In the darkness and fog, the sound of slush being punctured and scraped aside. I can just make out the solid shadows, their many thin legs.
fog
December 10, 2008
Rain and fog. Only the low rumbly sounds break through: a jet, a train. Sitting in the dark, it’s almost possible to believe in isolation.
November 14, 2008
Thick fog prolongs the dawn light for hours. A screech owl is answered by a pileated woodpecker, dirge giving way to second-line ululation.
October 5, 2008
Through the darkness and fog, loud thuds from the black walnut trees that encircle the houses, a slow carpet bombing that goes on for weeks.
October 1, 2008
A pileated woodpecker hammers on a dead tree, resonant as it never was in life. I watch ground fog form and dissipate into a clear dawn sky.
September 27, 2008
First one, then a second Carolina wren pops out from under the eaves, perches in the fretwork for a second, and flies off into the fog.
September 21, 2008
In the pre-dawn, Sunday-morning silence, the distant bellowing of a cow.

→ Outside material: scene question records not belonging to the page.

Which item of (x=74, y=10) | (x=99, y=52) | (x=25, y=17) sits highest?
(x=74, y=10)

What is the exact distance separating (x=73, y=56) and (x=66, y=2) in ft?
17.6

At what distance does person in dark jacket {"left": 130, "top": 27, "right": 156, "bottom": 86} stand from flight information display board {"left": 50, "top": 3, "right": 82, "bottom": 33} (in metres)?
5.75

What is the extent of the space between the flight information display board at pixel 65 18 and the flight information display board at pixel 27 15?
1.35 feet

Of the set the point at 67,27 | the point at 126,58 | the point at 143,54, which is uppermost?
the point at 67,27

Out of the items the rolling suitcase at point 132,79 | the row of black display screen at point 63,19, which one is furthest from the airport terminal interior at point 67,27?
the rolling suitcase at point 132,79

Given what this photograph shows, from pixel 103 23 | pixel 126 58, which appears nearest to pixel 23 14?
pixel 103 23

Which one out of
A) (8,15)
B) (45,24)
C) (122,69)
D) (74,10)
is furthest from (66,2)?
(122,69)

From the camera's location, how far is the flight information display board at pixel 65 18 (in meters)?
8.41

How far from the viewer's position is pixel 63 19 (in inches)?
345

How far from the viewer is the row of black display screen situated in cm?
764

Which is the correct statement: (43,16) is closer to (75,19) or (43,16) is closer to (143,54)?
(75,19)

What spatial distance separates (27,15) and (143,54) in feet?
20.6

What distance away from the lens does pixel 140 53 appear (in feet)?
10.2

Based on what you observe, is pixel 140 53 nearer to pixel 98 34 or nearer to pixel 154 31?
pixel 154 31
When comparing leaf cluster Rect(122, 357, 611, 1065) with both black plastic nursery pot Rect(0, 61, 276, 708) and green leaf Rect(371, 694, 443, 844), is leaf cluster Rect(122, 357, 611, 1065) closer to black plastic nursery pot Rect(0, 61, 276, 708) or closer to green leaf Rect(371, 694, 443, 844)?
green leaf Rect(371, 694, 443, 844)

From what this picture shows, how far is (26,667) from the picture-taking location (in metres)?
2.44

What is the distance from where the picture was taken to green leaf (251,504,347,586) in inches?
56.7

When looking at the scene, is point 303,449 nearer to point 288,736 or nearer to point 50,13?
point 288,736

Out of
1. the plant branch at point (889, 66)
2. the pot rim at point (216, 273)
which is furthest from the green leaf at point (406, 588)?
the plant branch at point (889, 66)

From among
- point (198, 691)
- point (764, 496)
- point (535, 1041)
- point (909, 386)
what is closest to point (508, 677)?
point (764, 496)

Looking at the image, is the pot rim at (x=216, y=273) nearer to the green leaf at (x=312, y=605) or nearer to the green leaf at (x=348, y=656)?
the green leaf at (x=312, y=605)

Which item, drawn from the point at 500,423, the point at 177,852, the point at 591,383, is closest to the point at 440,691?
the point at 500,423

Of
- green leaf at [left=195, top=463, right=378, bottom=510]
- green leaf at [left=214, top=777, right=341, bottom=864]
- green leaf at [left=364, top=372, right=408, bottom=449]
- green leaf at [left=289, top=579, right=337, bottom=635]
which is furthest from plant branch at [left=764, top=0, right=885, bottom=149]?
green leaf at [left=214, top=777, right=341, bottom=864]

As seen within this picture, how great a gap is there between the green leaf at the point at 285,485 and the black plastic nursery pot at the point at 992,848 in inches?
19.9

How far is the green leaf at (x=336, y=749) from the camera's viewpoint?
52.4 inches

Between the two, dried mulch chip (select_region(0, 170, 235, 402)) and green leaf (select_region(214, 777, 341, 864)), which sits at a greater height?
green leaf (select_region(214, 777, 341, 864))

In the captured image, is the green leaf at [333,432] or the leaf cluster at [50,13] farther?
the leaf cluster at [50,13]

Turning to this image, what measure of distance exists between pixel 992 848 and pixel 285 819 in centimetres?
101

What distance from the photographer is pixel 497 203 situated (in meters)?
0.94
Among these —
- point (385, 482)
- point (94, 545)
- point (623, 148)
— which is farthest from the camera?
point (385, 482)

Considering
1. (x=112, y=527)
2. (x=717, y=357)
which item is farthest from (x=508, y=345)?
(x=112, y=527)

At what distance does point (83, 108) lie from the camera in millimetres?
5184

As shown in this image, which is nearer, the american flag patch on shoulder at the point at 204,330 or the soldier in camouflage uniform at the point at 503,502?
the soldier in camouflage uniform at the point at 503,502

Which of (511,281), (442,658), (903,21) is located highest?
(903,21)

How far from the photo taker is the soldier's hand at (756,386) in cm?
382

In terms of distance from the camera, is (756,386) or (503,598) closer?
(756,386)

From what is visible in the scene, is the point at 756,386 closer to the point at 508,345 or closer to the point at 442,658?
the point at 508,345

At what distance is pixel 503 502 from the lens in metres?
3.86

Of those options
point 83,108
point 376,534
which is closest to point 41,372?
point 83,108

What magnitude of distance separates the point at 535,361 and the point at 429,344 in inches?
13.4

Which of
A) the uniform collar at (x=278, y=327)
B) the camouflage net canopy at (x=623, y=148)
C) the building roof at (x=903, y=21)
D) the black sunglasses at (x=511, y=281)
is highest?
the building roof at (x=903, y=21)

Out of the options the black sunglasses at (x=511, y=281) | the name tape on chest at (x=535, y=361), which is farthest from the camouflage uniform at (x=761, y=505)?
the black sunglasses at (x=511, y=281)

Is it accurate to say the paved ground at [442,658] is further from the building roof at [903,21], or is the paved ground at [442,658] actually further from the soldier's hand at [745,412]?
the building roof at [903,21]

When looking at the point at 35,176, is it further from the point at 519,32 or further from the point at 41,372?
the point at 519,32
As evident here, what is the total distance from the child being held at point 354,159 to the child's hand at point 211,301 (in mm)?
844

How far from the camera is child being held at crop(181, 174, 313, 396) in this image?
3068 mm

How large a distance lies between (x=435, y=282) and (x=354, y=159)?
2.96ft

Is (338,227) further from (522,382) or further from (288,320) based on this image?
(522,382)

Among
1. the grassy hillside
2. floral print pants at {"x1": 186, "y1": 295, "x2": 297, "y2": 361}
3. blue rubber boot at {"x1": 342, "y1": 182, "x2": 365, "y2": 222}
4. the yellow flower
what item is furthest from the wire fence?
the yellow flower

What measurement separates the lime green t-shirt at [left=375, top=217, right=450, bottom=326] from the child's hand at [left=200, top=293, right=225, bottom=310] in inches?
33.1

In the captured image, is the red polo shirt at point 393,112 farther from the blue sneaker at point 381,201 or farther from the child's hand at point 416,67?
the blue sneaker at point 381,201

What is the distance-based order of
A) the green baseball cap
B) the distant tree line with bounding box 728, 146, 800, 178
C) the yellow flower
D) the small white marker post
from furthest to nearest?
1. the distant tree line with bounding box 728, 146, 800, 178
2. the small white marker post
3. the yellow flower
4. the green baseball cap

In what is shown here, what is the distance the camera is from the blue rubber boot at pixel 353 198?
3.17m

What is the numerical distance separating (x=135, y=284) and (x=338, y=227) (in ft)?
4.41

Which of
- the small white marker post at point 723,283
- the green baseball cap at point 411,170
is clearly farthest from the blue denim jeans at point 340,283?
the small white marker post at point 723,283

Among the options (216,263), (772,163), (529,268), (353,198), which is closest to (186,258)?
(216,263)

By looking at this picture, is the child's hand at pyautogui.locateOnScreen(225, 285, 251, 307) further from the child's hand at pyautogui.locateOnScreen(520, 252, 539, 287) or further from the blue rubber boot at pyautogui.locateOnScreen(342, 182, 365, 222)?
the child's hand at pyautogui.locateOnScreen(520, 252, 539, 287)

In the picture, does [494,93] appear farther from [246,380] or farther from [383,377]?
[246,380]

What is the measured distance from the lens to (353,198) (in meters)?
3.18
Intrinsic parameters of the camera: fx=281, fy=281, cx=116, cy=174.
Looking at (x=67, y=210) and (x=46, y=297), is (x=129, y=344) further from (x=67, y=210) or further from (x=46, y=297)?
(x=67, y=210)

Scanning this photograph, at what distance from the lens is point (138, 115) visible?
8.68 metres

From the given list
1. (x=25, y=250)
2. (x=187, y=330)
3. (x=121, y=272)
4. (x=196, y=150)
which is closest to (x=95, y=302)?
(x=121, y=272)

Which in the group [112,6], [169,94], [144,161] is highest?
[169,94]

A half moon glows through the fog — a thin milk.
August 30, 2008
Out of the darkness and fog before dawn, a sudden yelp. Only when it moves farther off am I able to place it: a raccoon. The newest tenant.
August 29, 2008
Rain and fog. Nuthatches, a wood pewee, the liquid song of a winter wren. Behind me, loud thumps from some large animal under the house.
July 8, 2008
The little wood satyr I first spotted yesterday flutters up from the side garden, yellow-rimmed eyespots like dim headlights in the fog.
June 4, 2008
Foggy morning. A short-lived bright period brings a faint sound of traffic from I-99. I hear the hummingbird’s small motor in the garden.
April 4, 2008
Somewhere in the fog, a red-winged blackbird, a pair of mourning doves, a robin, a flock of finches. Half an hour later, nothing but rain.
March 28, 2008
Thick fog blanks everything but the noise from the highway—this could be New Jersey. Rain beads on the branches of the ornamental cherry.
March 19, 2008
Hours of hard rain have brought out the green in tree trunks and branches, in laurel leaves, in moss. Even the fog has a slight green cast.